Wrestling at 195 pounds last year, Macchiavello had a great first season with the team. But then he lost his match at the western regional and later finished fifth in the state, one spot from advancing on.
“It is my motivation,” he said. “I was very disappointed when I lost that match at states. It has me working harder and more focused this year on everything.”
The losses have changed Macchiavello’s mindset and his workout routine. Through lifting and eating right during the football season, he’s put on 25 pounds of mostly muscle.
This winter, Macchiavello has already won more matches than all of last year and is flourishing at 220 pounds with a 35-8 record that already includes the Southern Carolinas Conference title he won Feb. 1 by going 3-0. In that tournament, Macchiavello pinned two wrestlers in just over a minute each, falling Piedmont’s Ryan Wetzel in 1:08 to claim the title.
“He’s still really athletic for a big guy, which is really helping him at the 220-pound weight class,” Spartan coach Joshua Metcalf said. “He’s just getting bigger, faster and stronger. He’s just a sophomore, but the dude is 222 pounds and there is no flabbiness on him. He’s also gotten a lot better technique-wise. He was at times just a ‘I’m a big, strong freshman and I’m going to power you.’ Now, he’s more controlled aggression with opening and moving his attacks. He’s starting to put it together.”
Macchiavello credits his growth this season to paying more attention to detail in regards to his on-the-mat skills, but also by thinking less when he gets out there.
“My motivation and my mentality is totally different when I go in there,” he said. “Last year I used to overthink things too much. If I was going against a kid that was big I would wonder if I could beat him, but now I’ve changed it and I don’t even think about the kid. I get there, warm up and handle my stuff.”
Macchiavello has turned into a leader by example for a Spartan team that needs one, with 12 of the 17 team members listed on Trackwrestling.com either freshmen or sophomores.
And Macchiavello isn’t stopping with a 38-win season or a conference title. He has bigger, yet attainable, dreams.
“He sees himself already as a state champion at some point,” Metcalf said. “He says he plans on winning states and he wants to at least by his senior year. He leads by example, but he’s getting a little more vocal.
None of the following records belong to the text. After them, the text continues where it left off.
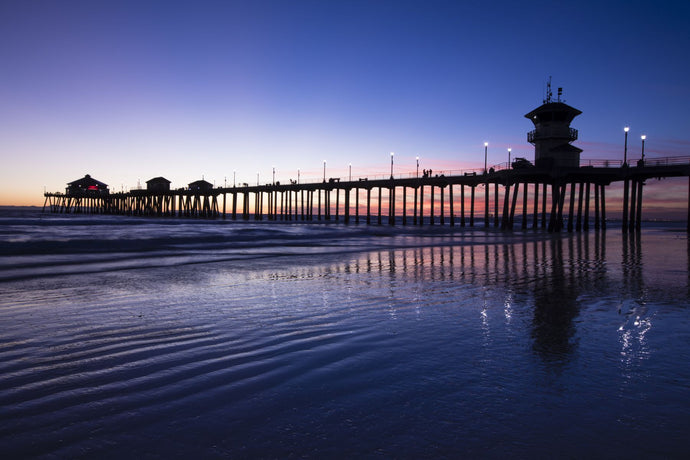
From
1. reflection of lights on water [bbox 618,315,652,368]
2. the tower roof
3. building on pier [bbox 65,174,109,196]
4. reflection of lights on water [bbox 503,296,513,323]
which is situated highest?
the tower roof

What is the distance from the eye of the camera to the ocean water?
8.16 ft

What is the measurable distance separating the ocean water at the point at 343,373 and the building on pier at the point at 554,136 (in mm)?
36717

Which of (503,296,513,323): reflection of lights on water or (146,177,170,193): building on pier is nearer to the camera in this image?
(503,296,513,323): reflection of lights on water

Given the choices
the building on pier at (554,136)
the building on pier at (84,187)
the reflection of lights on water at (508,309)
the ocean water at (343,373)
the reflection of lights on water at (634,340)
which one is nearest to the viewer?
the ocean water at (343,373)

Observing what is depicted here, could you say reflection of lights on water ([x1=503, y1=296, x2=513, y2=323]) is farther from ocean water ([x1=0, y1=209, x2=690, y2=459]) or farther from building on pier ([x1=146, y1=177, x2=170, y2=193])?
building on pier ([x1=146, y1=177, x2=170, y2=193])

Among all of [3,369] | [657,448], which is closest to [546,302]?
[657,448]

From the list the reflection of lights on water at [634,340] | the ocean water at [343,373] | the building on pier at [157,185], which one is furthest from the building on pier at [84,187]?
the reflection of lights on water at [634,340]

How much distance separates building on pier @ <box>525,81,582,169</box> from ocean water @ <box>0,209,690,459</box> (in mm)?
36717

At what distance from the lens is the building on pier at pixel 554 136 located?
133 ft

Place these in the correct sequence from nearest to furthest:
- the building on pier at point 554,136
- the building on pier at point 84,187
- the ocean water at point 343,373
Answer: the ocean water at point 343,373
the building on pier at point 554,136
the building on pier at point 84,187

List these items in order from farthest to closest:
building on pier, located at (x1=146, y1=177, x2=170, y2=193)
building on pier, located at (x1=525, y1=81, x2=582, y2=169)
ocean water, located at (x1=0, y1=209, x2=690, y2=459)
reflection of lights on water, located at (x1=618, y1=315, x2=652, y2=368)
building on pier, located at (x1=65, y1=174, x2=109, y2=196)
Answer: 1. building on pier, located at (x1=65, y1=174, x2=109, y2=196)
2. building on pier, located at (x1=146, y1=177, x2=170, y2=193)
3. building on pier, located at (x1=525, y1=81, x2=582, y2=169)
4. reflection of lights on water, located at (x1=618, y1=315, x2=652, y2=368)
5. ocean water, located at (x1=0, y1=209, x2=690, y2=459)

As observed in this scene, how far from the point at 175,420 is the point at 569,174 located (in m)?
42.6

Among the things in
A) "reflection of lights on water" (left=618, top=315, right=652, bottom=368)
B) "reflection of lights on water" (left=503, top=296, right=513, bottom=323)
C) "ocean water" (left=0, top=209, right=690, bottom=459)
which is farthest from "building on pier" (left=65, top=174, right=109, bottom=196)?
→ "reflection of lights on water" (left=618, top=315, right=652, bottom=368)

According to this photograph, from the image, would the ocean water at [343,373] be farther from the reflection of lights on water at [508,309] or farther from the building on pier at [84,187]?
the building on pier at [84,187]
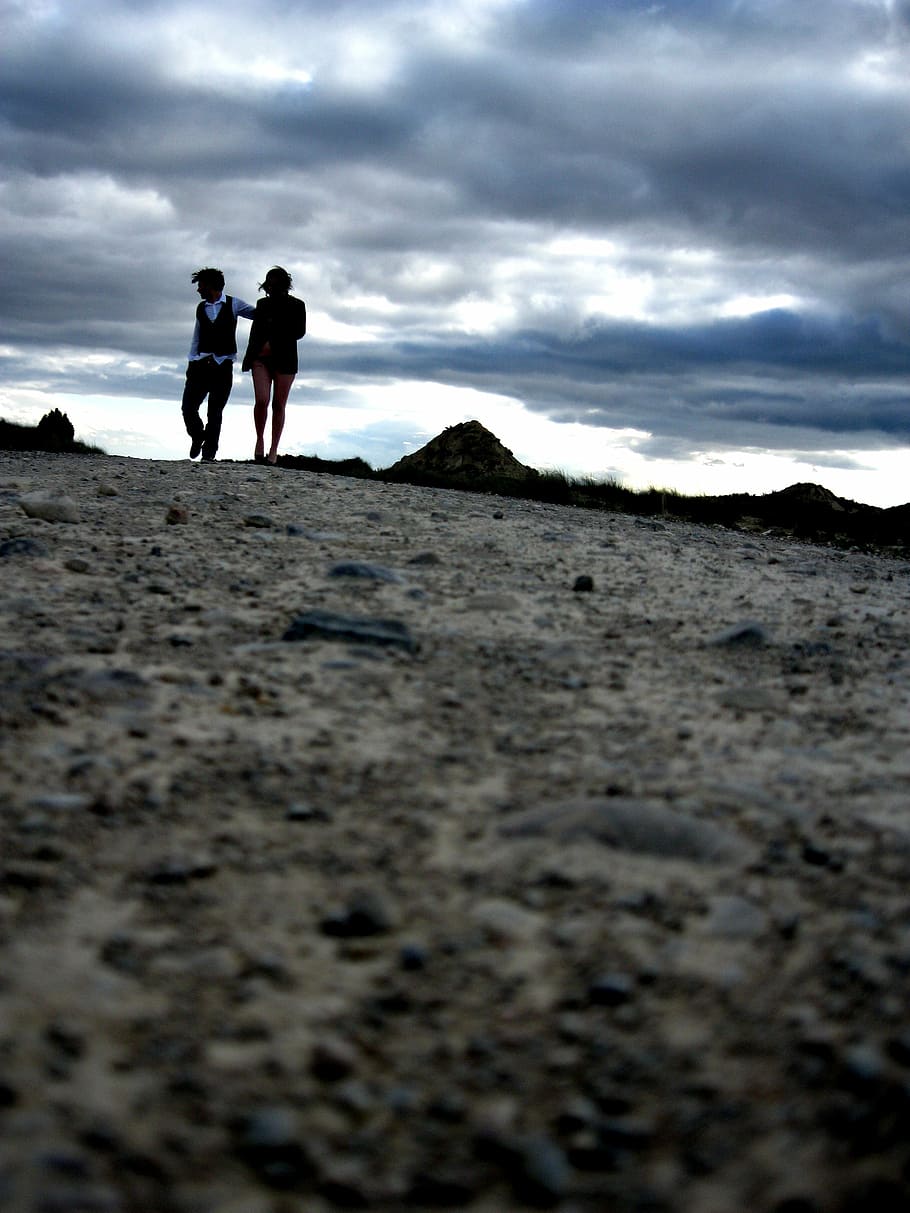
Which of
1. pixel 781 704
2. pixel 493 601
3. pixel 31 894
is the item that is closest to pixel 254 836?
pixel 31 894

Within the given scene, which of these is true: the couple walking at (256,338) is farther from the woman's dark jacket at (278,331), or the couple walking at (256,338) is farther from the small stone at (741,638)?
the small stone at (741,638)

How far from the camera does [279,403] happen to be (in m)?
11.6

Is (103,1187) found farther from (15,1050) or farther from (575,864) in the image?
(575,864)

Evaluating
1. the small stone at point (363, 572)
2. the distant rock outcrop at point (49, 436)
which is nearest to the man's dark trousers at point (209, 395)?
the distant rock outcrop at point (49, 436)

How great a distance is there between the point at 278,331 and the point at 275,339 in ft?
0.33

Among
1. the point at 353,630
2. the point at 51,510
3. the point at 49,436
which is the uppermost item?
the point at 49,436

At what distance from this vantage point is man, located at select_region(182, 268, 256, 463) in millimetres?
11477

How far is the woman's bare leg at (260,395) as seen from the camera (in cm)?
1148

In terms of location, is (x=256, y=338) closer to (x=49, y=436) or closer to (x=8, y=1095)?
(x=49, y=436)

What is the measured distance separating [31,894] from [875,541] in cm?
1048

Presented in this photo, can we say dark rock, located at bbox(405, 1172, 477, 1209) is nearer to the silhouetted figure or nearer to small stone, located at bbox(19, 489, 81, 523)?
small stone, located at bbox(19, 489, 81, 523)

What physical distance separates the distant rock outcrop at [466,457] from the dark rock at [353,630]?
10.6 meters

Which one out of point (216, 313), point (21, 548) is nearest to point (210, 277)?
point (216, 313)

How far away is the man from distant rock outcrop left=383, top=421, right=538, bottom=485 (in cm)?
339
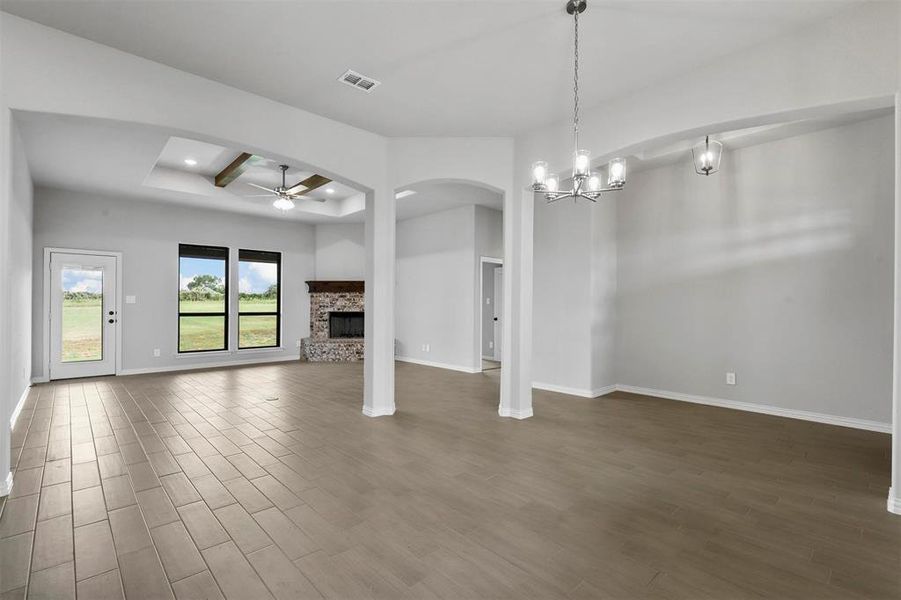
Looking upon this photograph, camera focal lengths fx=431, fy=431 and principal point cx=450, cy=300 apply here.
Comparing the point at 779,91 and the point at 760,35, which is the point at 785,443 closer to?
the point at 779,91

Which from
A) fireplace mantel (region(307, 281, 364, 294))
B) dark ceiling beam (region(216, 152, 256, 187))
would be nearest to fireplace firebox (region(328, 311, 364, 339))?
fireplace mantel (region(307, 281, 364, 294))

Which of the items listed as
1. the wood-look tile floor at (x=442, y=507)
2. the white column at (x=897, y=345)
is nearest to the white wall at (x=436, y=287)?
the wood-look tile floor at (x=442, y=507)

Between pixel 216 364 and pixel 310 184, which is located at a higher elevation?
pixel 310 184

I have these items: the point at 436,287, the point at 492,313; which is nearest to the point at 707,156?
the point at 436,287

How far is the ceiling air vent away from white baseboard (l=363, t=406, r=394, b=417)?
3.29 m

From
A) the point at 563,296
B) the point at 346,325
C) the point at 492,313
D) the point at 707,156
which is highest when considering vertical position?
the point at 707,156

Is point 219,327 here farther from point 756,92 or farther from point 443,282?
point 756,92

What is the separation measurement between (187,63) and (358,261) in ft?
21.4

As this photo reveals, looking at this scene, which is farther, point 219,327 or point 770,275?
point 219,327

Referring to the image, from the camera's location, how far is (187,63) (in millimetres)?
3398

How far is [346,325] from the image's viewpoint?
390 inches

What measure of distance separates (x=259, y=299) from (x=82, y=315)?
9.46 ft

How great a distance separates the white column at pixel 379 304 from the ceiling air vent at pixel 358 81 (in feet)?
4.33

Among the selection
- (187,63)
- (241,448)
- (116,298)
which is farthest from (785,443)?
(116,298)
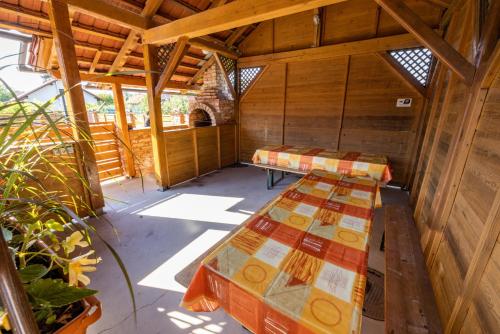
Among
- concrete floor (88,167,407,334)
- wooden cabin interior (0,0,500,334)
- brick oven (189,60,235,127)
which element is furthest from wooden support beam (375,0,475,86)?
brick oven (189,60,235,127)

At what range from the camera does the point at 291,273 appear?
3.29 feet

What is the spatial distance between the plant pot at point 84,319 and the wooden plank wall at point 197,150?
11.3 feet

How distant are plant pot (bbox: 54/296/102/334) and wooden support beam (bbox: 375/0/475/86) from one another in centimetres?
266

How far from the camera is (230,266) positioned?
3.45 feet

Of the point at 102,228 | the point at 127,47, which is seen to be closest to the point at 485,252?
the point at 102,228

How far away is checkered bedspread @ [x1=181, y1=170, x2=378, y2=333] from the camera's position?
2.73 ft

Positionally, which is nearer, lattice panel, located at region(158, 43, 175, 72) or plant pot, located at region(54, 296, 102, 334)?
plant pot, located at region(54, 296, 102, 334)

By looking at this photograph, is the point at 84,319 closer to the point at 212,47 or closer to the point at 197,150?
the point at 197,150

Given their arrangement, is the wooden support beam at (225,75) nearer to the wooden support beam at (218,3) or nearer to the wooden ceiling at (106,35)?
the wooden ceiling at (106,35)

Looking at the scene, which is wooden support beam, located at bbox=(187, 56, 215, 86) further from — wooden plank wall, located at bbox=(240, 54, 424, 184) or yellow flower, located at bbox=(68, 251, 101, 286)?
yellow flower, located at bbox=(68, 251, 101, 286)

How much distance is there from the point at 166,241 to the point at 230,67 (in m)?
4.50

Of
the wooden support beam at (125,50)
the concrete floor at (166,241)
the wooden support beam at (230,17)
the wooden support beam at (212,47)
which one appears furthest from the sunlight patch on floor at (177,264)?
the wooden support beam at (125,50)

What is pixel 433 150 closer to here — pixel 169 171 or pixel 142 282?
pixel 142 282

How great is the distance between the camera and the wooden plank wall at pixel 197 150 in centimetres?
408
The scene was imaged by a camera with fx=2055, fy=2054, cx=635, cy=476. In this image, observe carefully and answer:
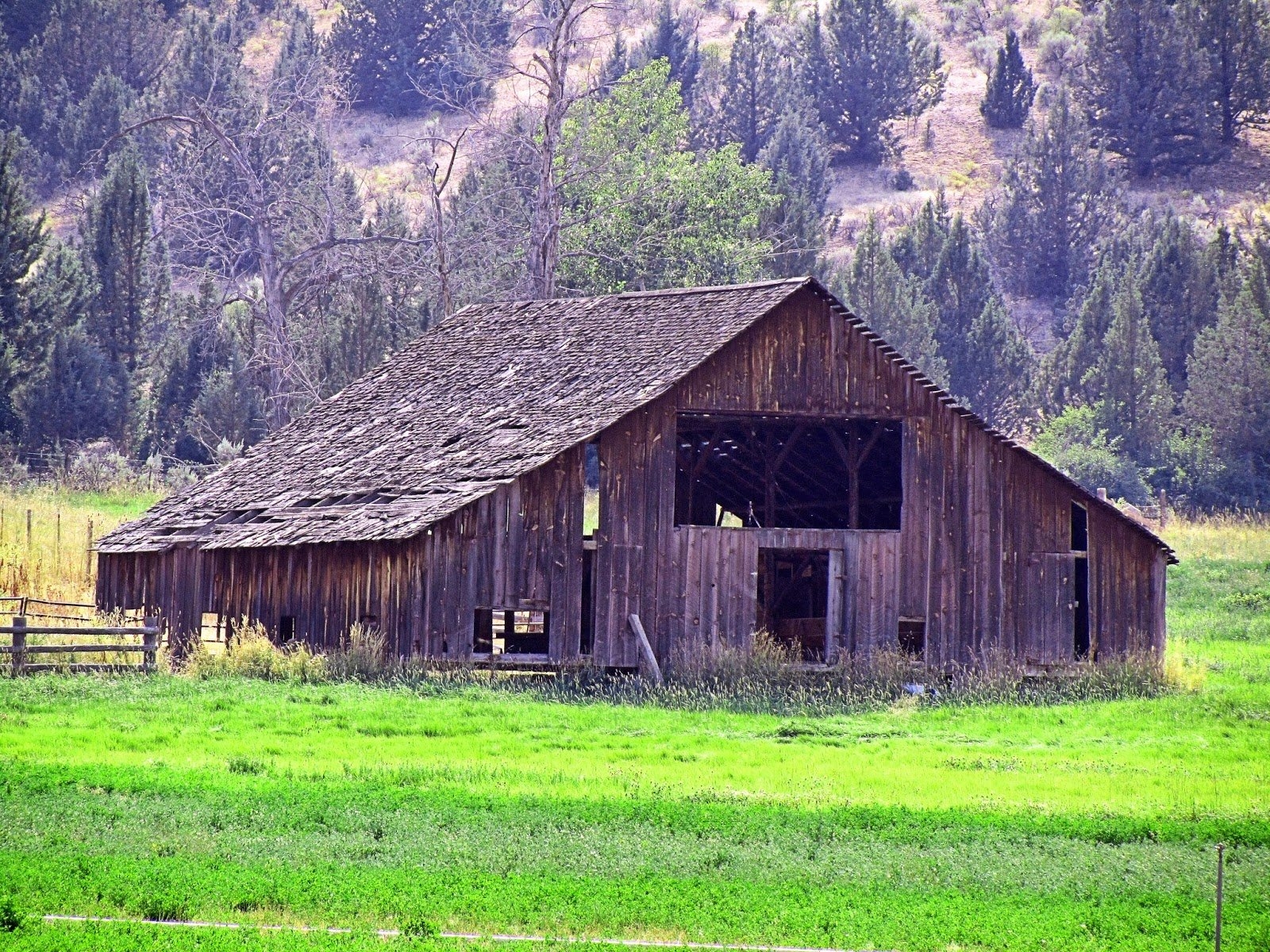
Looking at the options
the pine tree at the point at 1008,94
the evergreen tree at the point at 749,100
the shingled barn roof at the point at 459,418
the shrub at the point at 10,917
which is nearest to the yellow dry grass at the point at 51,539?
the shingled barn roof at the point at 459,418

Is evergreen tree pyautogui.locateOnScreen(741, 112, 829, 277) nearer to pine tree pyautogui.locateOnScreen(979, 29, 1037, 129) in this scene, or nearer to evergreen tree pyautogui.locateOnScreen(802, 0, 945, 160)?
evergreen tree pyautogui.locateOnScreen(802, 0, 945, 160)

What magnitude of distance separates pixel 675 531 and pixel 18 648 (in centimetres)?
1100

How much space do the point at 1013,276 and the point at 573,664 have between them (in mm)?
62833

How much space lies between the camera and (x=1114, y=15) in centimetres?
9662

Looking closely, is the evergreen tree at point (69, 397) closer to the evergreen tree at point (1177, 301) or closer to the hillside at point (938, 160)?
the evergreen tree at point (1177, 301)

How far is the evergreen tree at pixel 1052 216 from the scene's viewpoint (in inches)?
3563

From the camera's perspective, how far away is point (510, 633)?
38.2 m

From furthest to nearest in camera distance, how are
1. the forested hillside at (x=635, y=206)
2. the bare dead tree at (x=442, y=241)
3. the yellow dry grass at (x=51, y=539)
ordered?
the forested hillside at (x=635, y=206) < the bare dead tree at (x=442, y=241) < the yellow dry grass at (x=51, y=539)

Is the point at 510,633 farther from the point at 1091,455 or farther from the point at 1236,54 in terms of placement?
the point at 1236,54

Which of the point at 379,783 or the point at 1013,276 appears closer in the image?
the point at 379,783

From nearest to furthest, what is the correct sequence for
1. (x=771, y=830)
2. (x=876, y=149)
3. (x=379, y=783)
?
1. (x=771, y=830)
2. (x=379, y=783)
3. (x=876, y=149)

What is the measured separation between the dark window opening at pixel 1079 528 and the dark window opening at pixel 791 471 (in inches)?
124

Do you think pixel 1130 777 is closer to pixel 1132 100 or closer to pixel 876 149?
pixel 1132 100

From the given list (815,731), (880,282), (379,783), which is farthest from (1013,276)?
(379,783)
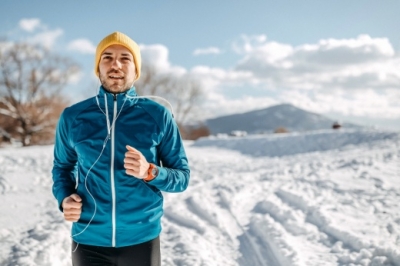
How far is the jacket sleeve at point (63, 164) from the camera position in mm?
1817

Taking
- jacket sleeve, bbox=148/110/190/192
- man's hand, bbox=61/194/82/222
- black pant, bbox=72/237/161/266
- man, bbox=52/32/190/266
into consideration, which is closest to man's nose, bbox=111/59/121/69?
man, bbox=52/32/190/266

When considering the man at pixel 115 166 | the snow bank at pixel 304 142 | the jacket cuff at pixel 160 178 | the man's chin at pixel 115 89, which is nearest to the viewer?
the jacket cuff at pixel 160 178

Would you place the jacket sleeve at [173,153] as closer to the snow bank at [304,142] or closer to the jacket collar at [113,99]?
the jacket collar at [113,99]

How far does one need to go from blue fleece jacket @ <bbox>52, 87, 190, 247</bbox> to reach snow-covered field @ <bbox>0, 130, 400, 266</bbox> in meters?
2.27

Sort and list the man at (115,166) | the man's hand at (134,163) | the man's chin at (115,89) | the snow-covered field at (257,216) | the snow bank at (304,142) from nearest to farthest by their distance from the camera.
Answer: the man's hand at (134,163), the man at (115,166), the man's chin at (115,89), the snow-covered field at (257,216), the snow bank at (304,142)

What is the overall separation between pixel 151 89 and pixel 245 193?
3030 centimetres

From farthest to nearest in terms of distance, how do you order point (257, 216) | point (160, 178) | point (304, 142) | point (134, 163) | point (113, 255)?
1. point (304, 142)
2. point (257, 216)
3. point (113, 255)
4. point (160, 178)
5. point (134, 163)

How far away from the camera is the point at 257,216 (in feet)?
17.7

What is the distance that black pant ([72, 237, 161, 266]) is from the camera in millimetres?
1771

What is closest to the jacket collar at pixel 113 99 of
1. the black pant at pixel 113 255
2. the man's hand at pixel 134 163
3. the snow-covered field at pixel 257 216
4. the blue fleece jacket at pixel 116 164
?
the blue fleece jacket at pixel 116 164

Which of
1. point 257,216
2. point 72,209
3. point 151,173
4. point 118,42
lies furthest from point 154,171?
point 257,216

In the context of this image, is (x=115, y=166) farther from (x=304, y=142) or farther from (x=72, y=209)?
(x=304, y=142)

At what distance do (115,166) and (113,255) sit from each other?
48 centimetres

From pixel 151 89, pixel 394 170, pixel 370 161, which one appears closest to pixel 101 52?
pixel 394 170
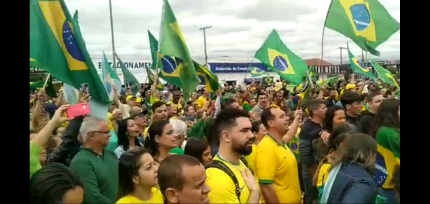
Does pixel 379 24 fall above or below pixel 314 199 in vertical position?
above

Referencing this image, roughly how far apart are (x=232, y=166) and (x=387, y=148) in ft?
4.16

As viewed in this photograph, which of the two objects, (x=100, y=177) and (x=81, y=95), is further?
(x=81, y=95)

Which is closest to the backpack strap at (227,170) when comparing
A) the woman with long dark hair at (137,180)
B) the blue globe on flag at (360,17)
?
the woman with long dark hair at (137,180)

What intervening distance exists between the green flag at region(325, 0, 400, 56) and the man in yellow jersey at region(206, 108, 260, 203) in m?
3.51

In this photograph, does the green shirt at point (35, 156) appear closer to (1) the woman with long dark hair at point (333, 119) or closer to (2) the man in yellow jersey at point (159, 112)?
(1) the woman with long dark hair at point (333, 119)

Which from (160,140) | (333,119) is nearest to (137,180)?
(160,140)

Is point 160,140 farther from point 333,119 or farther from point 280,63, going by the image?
point 280,63

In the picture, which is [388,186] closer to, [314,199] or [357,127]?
[314,199]

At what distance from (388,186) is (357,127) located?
6.75 feet

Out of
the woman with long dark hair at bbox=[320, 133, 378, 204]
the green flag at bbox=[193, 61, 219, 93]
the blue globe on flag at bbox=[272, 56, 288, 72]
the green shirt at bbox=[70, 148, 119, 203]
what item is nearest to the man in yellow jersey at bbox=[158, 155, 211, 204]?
the woman with long dark hair at bbox=[320, 133, 378, 204]

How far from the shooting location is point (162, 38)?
7.44 meters

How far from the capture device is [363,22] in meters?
7.40
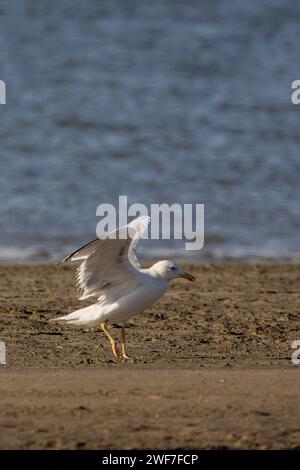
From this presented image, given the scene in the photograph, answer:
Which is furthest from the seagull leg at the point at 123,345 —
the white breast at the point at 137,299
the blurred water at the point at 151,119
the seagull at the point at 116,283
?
the blurred water at the point at 151,119

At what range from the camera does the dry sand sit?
7387mm

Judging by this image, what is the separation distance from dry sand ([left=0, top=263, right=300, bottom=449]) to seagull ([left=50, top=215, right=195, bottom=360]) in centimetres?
25

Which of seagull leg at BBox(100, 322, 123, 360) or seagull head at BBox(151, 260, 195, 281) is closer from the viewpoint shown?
seagull leg at BBox(100, 322, 123, 360)

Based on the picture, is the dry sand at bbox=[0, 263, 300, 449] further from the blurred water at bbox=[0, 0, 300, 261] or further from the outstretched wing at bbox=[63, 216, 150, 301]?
the blurred water at bbox=[0, 0, 300, 261]

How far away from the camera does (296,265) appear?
14422 mm

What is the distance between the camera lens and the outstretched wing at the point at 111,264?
9.66 meters

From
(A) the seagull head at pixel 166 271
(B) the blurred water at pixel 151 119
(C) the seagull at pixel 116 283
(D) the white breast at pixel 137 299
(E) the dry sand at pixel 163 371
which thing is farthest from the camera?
(B) the blurred water at pixel 151 119

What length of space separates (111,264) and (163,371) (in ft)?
4.19

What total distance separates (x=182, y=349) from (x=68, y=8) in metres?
24.0

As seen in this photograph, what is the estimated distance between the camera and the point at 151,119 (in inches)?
896

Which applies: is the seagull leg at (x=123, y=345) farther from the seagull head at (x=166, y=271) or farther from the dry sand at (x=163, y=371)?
the seagull head at (x=166, y=271)

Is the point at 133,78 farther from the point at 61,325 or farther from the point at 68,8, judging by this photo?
the point at 61,325

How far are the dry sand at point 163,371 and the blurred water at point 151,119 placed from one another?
2.72m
Once he gets that, I’m blessed to have him for the next two and a half years to mold my freshmen and my middle-schoolers.”
While Macchiavello is certainly on the road to success, he comes from a family that has tasted it first hand.
His brother, Michael, is a 2018 NCAA national champion while at N.C. State and a highly decorated United States National Team member.
“It’s known everywhere,” Metcalf said. “Everywhere we go people know, but he’s actually really fine with it. I don’t think he cares. He cares in that he loves it and is glad of the fact he won it, but he’s not like caught up in it. He’s not like that and his brother’s not like that at all either.”
It has to be tough to be the brother or son of an icon, but by all accounts, Macchiavello is handling it just fine.
“I take it pretty cool, but also it’s my new stepping stone to get past where he ever did here,” Macchiavello said. “It’s motivation for me. Sometimes it can get tiring hearing people talk about it, but it also makes me want to set a new goal and push past what he has accomplished.”
The younger Macchiavello has the one-upper.
For as much success as his brother has experienced in college and beyond, the highest he ever finished in a state tournament at Sun Valley was third.
With three tries including later this month, Macchiavello has the chance to do something even his famous brother didn’t.
“It would mean a lot to me and it would show a lot of appreciation to him as well so that’s my new goal,” he said. “That’s what I’m focused on. I need to keep working hard, keep paying attention in the wrestling room and keep my focus.”